[Web page caption snippets]
= = =
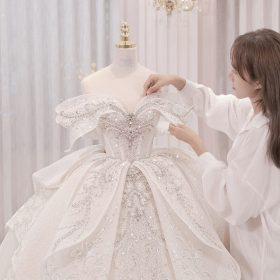 váy đón khách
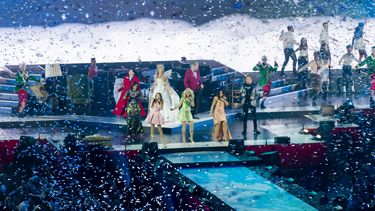 Een witte kerst tijdens The Christmas Show in de Ziggo Dome, met onder andere Nicolette van Dam, O'G3NE, Edsilia Rombley en Jamai Loman. Foto: ANP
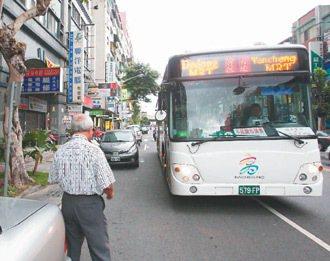 高市公車站牌常有違規停車,建國路上兩輛轎車違停,公車被迫停在快車道上,也造成後方...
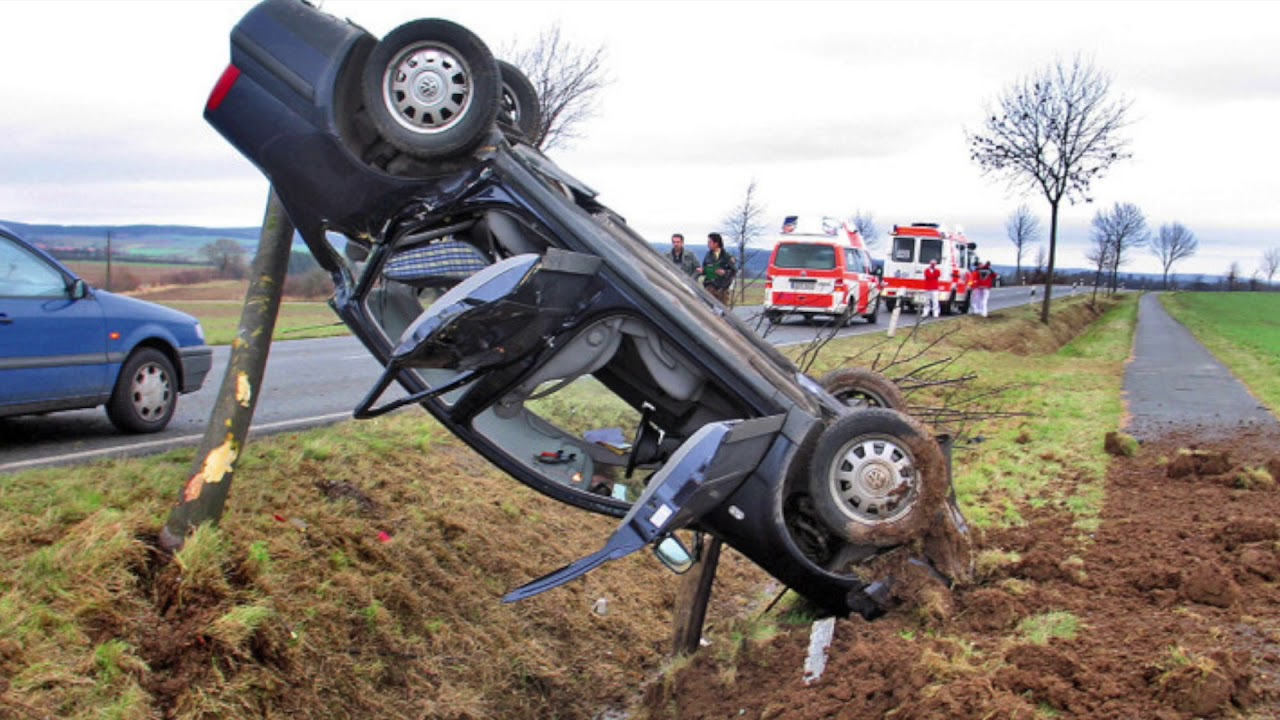 ▻ Extreme und tödliche Autounfälle / Nix für schwache Nerven ...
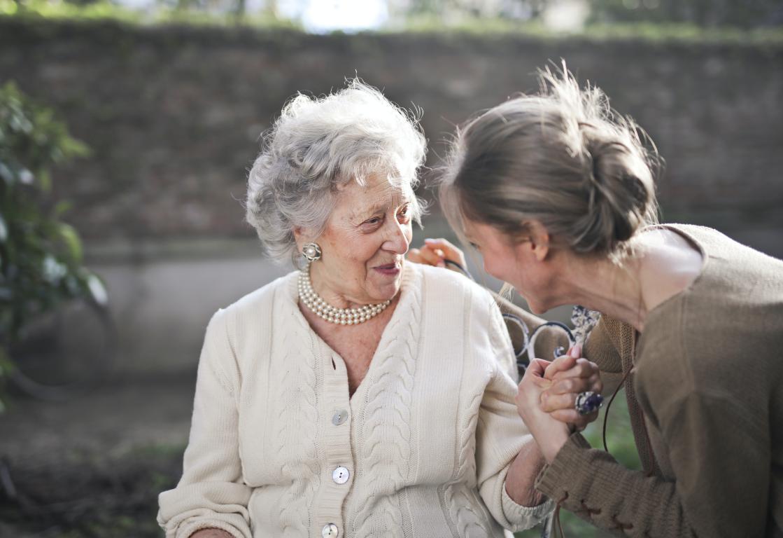 Aide à domicile - Aide à la personne - Personne âgée - Proxidom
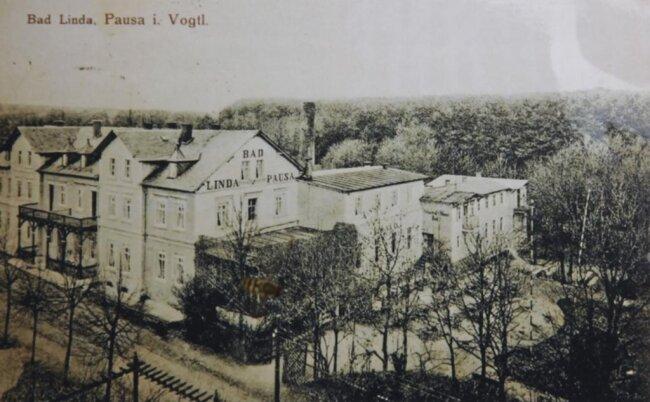 <p>1882 eröffnete das Kurhaus seine Fremdenzimmer mit benachbartem Badetrakt. Neben Moorbädern, Wasseranwendungen und Trinkkuren gab es auch Inhalationen gegen Erkrankungen der Atemwege.</p>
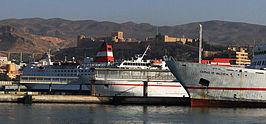 Alcazaba sobre puerto Almería-2.jpg
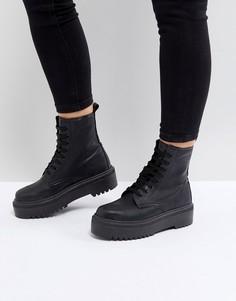 Ботинки на толстой подошве со шнуровкой ASOS ATTITUDE - Черный
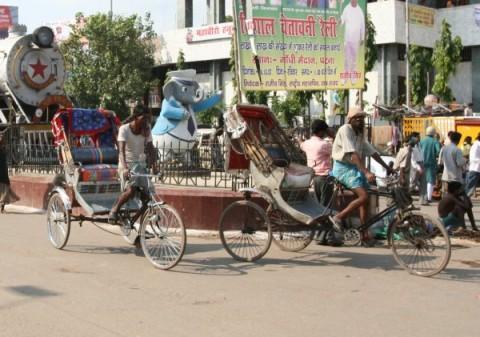 """Педальные"" рикши на вокзале Patna Junction"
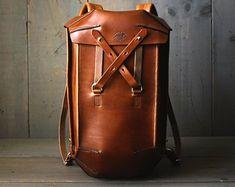 Leather Backpack Men's Backpack Leather Rucksack Bag | Etsy Retro Backpack, Men's Backpack, Hiking Backpack, Rucksack Bag, Mochila Retro, Leather Craft, Handmade Leather, Leather Backpack For Men, Leather Working
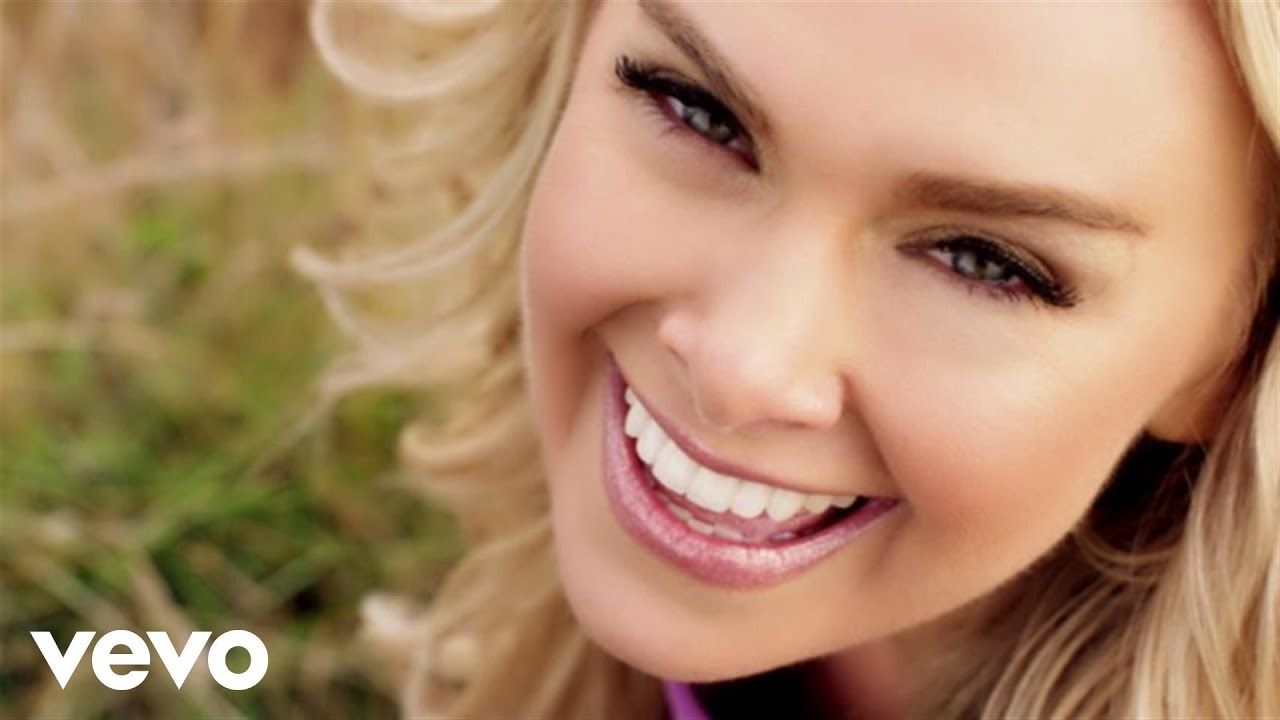 laura bell bundy nacked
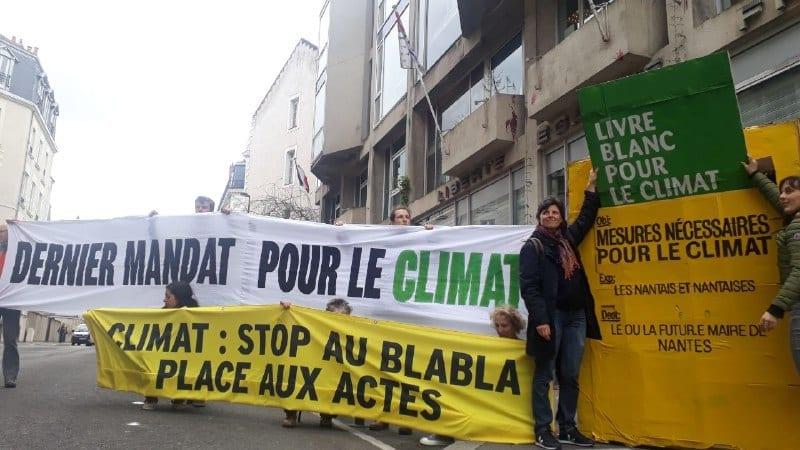 Samedi 14 mars – À la veille des municipales, les Nantais-es sont resté-es mobilisés pour le climat malgré l'annulation de la Marche pour le climat.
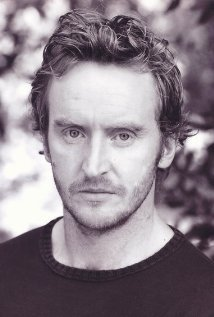 Tony Curran who plays Priest in Blade 2 also acts as a vampire in what other movie?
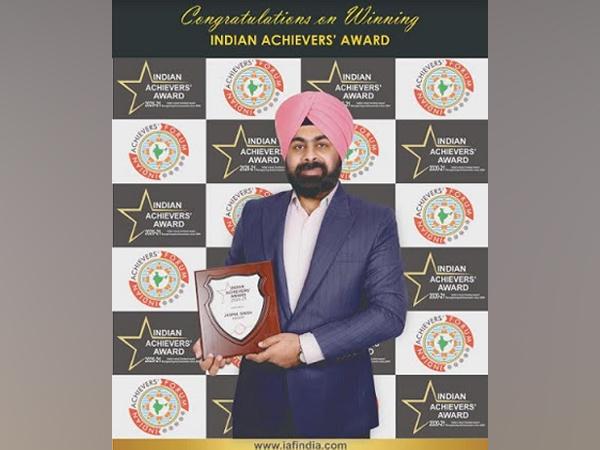 Eminent educator Jaspal Singh proud recipient of Indian Achievers' Award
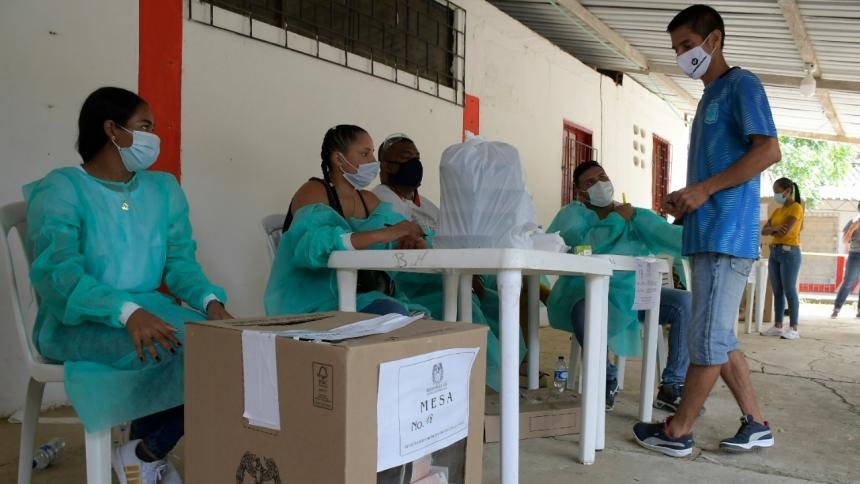 Un hombre ejerce su derecho al voto en una de las mesas habilitadas en el colegio José David Montezuma Recuero de Repelón.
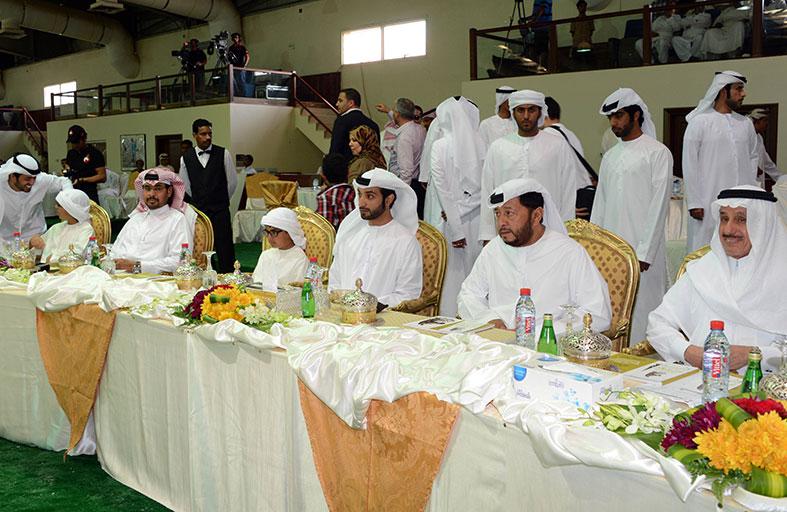سلطان بن زايد يتابع فعاليات اليوم الثاني لـ (كأس المربين العرب للخيول )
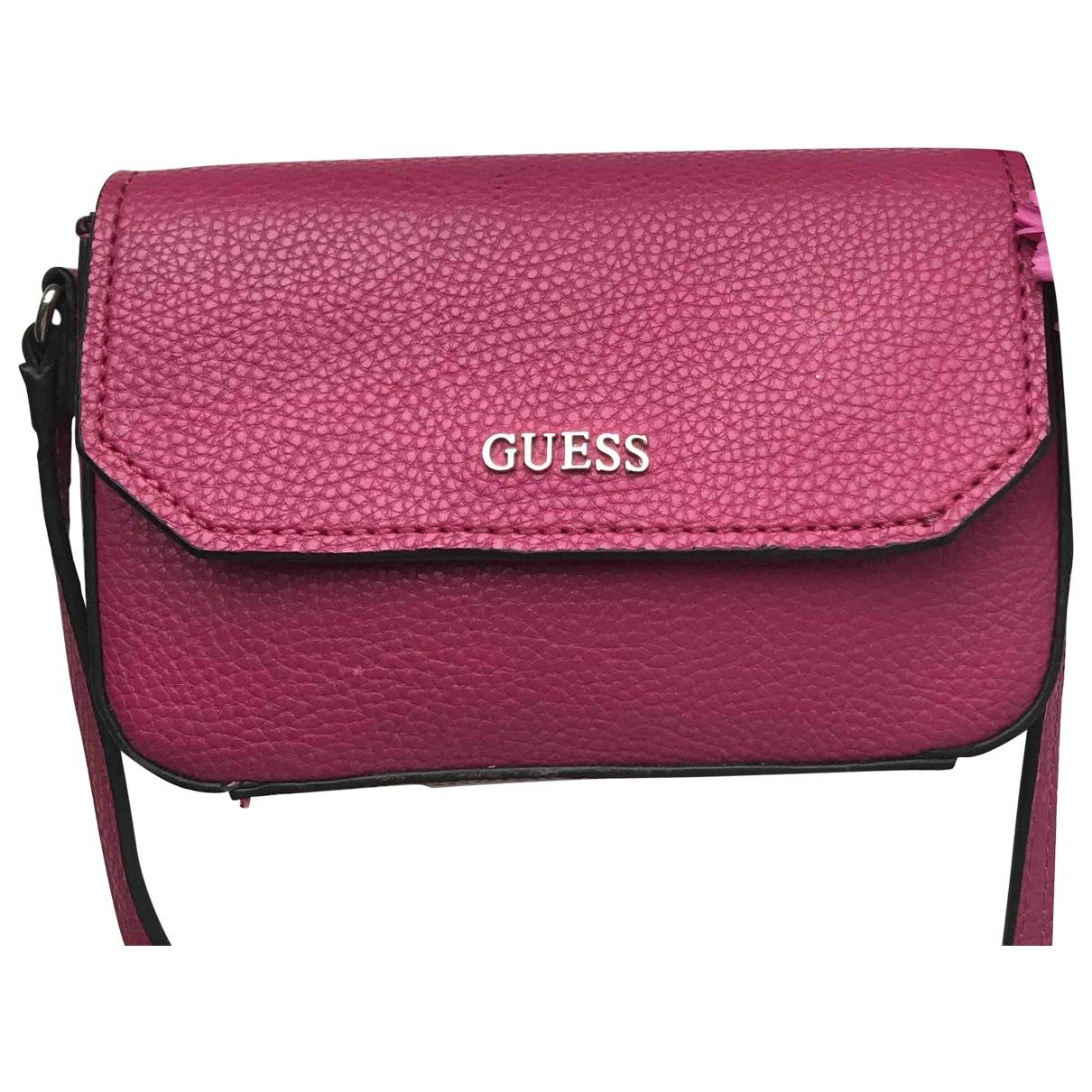 Guess \N Clutch in  Rosa Leder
= = =
- **Problem**
Write out exactly the lines from the one containing "سلطان بن زايد" to the last line of the records above, both included, and leave out any pictures.

- **Answer below**
سلطان بن زايد يتابع فعاليات اليوم الثاني لـ (كأس المربين العرب للخيول )
 Guess \N Clutch in  Rosa Leder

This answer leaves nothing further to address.